Below are records; copy every line in them that holds the word "aligned".
───── STUDY MATERIAL
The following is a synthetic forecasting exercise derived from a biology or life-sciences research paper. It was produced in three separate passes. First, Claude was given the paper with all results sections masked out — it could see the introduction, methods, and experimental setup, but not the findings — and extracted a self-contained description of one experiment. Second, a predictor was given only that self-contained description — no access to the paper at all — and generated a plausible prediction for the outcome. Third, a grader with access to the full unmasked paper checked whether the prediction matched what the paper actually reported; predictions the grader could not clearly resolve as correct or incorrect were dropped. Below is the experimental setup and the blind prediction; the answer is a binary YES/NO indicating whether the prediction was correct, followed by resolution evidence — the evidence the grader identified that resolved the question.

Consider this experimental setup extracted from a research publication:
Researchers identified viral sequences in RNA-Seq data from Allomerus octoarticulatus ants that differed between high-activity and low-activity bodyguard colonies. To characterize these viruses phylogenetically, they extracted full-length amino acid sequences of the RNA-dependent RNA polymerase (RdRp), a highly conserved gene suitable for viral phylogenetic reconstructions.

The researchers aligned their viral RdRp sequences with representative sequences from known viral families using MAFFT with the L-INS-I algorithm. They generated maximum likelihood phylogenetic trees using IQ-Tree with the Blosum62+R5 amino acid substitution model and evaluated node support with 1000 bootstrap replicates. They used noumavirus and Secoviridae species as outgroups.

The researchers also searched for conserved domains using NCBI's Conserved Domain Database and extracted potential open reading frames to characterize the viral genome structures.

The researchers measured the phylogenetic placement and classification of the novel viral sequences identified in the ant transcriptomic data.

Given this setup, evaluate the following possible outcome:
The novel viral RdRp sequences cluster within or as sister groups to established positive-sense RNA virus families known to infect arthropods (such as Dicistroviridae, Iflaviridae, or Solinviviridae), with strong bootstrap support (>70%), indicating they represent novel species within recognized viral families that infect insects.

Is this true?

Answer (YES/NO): YES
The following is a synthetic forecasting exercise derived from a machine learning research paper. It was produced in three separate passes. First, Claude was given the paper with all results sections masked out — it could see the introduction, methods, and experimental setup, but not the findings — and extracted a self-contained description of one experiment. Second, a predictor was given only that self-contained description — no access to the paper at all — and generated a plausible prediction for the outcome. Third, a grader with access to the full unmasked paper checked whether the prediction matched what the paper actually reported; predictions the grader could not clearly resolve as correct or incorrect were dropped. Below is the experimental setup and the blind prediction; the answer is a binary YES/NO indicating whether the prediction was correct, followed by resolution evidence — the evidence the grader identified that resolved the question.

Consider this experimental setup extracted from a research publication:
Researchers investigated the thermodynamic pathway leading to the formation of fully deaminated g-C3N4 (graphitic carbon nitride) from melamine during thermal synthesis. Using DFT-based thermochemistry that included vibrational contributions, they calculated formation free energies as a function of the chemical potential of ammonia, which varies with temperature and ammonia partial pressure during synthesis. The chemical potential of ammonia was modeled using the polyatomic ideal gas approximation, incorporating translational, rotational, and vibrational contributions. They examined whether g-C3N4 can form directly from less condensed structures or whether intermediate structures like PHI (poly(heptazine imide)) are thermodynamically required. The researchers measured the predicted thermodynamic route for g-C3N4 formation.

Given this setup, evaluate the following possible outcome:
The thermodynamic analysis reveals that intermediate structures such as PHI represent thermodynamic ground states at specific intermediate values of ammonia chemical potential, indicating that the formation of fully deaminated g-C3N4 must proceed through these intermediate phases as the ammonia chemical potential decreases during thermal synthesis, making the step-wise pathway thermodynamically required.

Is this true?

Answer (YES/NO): NO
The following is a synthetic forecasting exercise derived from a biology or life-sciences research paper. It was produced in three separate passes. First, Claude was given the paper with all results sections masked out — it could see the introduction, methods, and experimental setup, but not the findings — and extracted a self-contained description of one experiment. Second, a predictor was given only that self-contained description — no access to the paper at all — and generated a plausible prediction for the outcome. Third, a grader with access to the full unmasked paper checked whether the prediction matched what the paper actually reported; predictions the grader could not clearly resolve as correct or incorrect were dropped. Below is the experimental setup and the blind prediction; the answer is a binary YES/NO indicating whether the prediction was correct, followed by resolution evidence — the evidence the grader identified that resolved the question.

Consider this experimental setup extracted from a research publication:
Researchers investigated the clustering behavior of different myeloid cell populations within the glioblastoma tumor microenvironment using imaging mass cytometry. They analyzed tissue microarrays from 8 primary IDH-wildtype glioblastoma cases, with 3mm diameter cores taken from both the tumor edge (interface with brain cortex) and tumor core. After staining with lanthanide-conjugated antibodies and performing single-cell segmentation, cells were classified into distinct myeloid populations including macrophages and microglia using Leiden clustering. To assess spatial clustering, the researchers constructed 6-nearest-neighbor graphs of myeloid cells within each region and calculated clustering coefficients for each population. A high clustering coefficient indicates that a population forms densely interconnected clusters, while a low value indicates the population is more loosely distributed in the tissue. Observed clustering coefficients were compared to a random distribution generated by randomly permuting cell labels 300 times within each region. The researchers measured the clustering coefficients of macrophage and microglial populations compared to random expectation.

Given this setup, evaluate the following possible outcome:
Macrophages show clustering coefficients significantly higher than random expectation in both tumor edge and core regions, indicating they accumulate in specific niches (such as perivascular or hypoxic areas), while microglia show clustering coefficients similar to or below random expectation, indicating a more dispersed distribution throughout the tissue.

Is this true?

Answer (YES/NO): NO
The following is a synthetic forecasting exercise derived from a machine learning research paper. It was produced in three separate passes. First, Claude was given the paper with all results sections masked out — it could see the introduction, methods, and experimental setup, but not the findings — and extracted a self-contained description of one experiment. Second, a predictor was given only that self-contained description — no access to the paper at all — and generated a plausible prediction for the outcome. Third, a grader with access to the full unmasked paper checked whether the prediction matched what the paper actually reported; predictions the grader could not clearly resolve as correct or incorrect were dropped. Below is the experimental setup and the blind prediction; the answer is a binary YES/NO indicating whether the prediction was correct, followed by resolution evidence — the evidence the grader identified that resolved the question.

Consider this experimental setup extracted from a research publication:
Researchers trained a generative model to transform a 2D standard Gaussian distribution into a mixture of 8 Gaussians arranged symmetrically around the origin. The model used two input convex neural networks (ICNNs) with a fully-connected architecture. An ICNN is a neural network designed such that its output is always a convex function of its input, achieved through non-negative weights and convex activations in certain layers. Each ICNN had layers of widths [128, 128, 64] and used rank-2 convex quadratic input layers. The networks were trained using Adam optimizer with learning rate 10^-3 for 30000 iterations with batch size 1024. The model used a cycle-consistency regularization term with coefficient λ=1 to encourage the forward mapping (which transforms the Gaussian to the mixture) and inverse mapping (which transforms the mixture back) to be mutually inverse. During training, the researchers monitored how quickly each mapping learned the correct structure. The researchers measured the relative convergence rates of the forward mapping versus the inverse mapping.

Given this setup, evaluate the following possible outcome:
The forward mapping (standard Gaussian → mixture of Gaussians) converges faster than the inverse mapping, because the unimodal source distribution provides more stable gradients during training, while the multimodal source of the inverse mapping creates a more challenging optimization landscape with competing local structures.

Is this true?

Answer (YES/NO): YES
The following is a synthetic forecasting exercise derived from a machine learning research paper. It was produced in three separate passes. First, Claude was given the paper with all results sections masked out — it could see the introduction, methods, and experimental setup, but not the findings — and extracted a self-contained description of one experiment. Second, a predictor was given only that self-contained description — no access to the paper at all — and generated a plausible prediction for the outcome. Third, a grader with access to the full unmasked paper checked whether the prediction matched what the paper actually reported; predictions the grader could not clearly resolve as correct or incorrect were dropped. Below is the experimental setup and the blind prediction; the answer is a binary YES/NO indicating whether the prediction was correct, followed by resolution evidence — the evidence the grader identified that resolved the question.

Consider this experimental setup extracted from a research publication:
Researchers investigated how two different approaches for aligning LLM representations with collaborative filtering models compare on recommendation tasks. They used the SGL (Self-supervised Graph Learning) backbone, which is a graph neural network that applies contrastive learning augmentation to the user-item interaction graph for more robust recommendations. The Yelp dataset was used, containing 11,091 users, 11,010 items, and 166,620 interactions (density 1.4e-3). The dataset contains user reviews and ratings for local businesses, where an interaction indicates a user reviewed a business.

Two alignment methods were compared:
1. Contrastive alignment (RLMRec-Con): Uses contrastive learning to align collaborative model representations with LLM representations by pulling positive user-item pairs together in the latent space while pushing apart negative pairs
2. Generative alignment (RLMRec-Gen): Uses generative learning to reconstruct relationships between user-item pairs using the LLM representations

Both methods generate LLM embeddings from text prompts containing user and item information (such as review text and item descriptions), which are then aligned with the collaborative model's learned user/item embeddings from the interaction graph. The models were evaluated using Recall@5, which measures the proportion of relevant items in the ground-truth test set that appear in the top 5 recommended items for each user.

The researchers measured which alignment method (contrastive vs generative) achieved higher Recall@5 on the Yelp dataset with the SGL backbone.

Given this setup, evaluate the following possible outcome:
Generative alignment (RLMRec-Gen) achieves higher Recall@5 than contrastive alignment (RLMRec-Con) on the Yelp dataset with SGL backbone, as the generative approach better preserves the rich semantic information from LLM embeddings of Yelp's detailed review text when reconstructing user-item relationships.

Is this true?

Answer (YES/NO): YES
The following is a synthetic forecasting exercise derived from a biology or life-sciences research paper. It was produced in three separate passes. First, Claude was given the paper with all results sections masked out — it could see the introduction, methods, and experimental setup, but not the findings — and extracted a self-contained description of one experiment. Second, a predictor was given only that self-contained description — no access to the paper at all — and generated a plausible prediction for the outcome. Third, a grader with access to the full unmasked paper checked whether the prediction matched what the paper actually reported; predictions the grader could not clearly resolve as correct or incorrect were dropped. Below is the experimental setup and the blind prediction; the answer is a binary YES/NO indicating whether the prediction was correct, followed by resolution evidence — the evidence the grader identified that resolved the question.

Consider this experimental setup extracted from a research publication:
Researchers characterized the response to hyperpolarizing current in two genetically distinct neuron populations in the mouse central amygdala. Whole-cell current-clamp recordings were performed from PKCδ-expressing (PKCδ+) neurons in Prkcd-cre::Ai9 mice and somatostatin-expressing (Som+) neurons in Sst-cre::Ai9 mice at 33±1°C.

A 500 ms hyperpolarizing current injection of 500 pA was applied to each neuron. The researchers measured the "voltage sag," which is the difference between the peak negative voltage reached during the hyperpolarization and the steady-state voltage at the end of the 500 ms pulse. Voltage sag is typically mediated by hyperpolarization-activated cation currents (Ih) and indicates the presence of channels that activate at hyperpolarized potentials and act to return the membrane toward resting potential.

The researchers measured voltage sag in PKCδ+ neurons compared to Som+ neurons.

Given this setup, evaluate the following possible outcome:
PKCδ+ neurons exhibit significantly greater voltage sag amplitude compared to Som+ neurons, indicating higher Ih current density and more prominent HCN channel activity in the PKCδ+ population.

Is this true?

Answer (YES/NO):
──────────
**ANSWER:**
The researchers aligned their viral RdRp sequences with representative sequences from known viral families using MAFFT with the L-INS-I algorithm. They generated maximum likelihood phylogenetic trees using IQ-Tree with the Blosum62+R5 amino acid substitution model and evaluated node support with 1000 bootstrap replicates. They used noumavirus and Secoviridae species as outgroups.
Both methods generate LLM embeddings from text prompts containing user and item information (such as review text and item descriptions), which are then aligned with the collaborative model's learned user/item embeddings from the interaction graph. The models were evaluated using Recall@5, which measures the proportion of relevant items in the ground-truth test set that appear in the top 5 recommended items for each user.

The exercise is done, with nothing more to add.